Gabon : devenue ultra-minoritaire au sein de l’opposition, l’UN contrainte de se radicaliser pour se faire entendre

Zacharie Myboto, le président de l'Union Nationale (à droite), lors d'un meeting de l'opposition mi-septembre © DR

Lourdement défaite lors des élections législatives et locales d’octobre, l’Union Nationale, qui ne comptera que deux députés dans la nouvelle assemblée, durcit son discours pour tenter de se faire entendre. Au risque de franchir la ligne rouge et de passer de la parole aux actes. 

L’Union Nationale est le grand perdant des dernières élections. Alors que Les Démocrates de Guy Nzouba Ndama enverront 11 députés à l’assemblée nationale, que le Rassemblement Héritage et Modernité de Barro Chambrier limite la casse avec 4 représentants élus, l’UN s’est fait, elle, laminée. Elle devra se contenter d’à peine 2 députés. L’un de ses leaders, Jean Gaspard Ntoutoume Ayi a été sèchement battu dès le premier tour à Akanda. Pour le parti de Zacharie Myboto, la couleuvre est difficile à avaler.

Afin de tenter de faire oublier cette déconvenue et de tourner rapidement la page de ces élections catastrophiques, l’Union Nationale a opté pour la stratégie de la diversion. Lundi 29 octobre, au lendemain du weekend du second tour des législatives, le parti d’opposition allume un contre-feu. Il publie un communiqué sur l’état de santé du président Ali Bongo, actuellement hospitalisé à Ryiad en Arabie Saoudite.

Faire diversion pour faire oublier la lourde défaite électorale

« Il y a une volonté manifeste de la part des dirigeants de l’UN de faire diversion. Cela leur permet de ne pas se livrer à un inventaire sans doute difficile pour eux à supporter. Car leur campagne, manifestement, n’a pas été bonne et les militants ne sont pas contents. Ils pourraient donc demander des comptes », explique un professeur en sciences politique de l’UOB.

En devenant ultra-minoritaire, l’Union Nationale est contrainte de radicaliser son discours pour tenter de se faire entendre. Ce que confirme l’universitaire. « Moins vous êtes nombreux, plus vous devez faire du bruit pour montrer que vous existez. C’est cette stratégie, très banale, qu’utilise l’UN. Et pour cela, elle a une occasion toute trouvée : la santé du président car elle sait que le sujet peut être sujet à polémique », poursuit celui-ci.

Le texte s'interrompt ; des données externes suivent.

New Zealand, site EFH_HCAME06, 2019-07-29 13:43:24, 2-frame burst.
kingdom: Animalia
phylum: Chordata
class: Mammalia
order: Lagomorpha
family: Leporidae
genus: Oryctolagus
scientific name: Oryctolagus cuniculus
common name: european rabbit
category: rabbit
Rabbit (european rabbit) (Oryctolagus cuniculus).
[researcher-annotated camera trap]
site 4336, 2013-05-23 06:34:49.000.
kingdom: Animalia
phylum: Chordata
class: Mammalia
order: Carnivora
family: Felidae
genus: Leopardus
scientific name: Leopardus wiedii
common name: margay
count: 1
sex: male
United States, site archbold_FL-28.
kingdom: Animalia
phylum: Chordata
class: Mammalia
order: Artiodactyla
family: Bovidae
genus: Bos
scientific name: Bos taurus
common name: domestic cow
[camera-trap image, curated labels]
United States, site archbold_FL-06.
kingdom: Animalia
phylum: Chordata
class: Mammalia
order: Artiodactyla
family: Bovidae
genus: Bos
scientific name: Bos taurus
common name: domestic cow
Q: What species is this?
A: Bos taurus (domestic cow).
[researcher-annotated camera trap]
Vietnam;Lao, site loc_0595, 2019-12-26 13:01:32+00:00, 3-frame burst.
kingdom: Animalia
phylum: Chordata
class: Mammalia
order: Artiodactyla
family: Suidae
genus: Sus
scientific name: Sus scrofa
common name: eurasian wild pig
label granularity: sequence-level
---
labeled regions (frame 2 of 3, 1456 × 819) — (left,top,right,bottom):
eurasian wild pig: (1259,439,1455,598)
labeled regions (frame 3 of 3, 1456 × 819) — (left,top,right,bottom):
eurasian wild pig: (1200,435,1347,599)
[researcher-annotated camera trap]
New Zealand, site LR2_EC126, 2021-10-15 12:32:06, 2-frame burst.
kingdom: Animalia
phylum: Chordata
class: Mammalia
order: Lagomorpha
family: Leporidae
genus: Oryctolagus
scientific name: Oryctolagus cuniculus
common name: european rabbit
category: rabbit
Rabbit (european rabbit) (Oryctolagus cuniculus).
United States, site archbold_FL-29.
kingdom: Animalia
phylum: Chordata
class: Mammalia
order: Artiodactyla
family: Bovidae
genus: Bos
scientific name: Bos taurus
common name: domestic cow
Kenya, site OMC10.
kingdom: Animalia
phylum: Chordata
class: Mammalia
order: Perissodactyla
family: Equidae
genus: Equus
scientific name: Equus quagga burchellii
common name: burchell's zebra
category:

Depuis la publication de ce communiqué, le parti de Zacharie Myboto a été très critiqué, dans les rangs de la majorité mais aussi dans ceux de l’opposition. « On peut être en désaccord politique avec le président. Mais profiter de cet événement malheureux pour tenter de mettre le feu aux poudres afin de se refaire une santé politique après une lourde défaite électorale, c’est proprement irresponsable. Moi, je ne mange pas de ce pain-là », confie l’une des grandes figures de l’opposition qui souhaite ne pas être mêlé à cette initiative.

De la parole aux actes

Plus grave, en radicalisant son discours, l’UN prend le risque de radicaliser ses militants.  Une ligne rouge qui a été franchie pas plus tard que le 27 octobre au soir, après la fermeture des bureaux de vote lors du second tour des législatives. Le conseiller départemental de l’Okano, Andrew Crépin Gwodog, a été victime d’une agression physique et verbale. Ce membre du PDG, le parti au pouvoir, a été attaqué par des militants de l’Union nationale (UN) alors qu’il se trouvait à la mairie de Mitzic.

« Lors de l’attente des résultats du 2ème tour des élections législatives, discutant avec le préfet de la situation du bureau de vote d’Ayane, un militant de l’UN nous a reconnu et a commencé à nous agresser verbalement, puis une vingtaine de militants sont arrivés, plus violents, et s’en sont pris à ma personne et au préfet de l’Okano. Nous avons trouvé refuge dans nos véhicules et dû nous éloigner de ce lieu, car n’étant plus en sécurité », a raconté Andrew Crépin Gwodock, qui s’est confié à nos confrères de Gabonrewiew.

« Ils ont menacé de me tuer, me brûler vif et incendier tous mes biens dans l’Okano et s’en prendre aux miens. J’ai immédiatement informé le commandant de brigade de Mitzic et le gouverneur de la province. Quatre militaires ont été dépêchés à ma résidence pour des raisons de sécurité et y ont dormi », a précisé celui qui fut le coordonnateur de la campagne du Parti démocratique gabonais (PDG), dans le deuxième siège de la commune de Mitzi.

Des affirmations confirmées par de plusieurs témoins et corroborées que par de nombreux indices matériels (photos et vidéos) transmis à la police qui poursuit son enquête.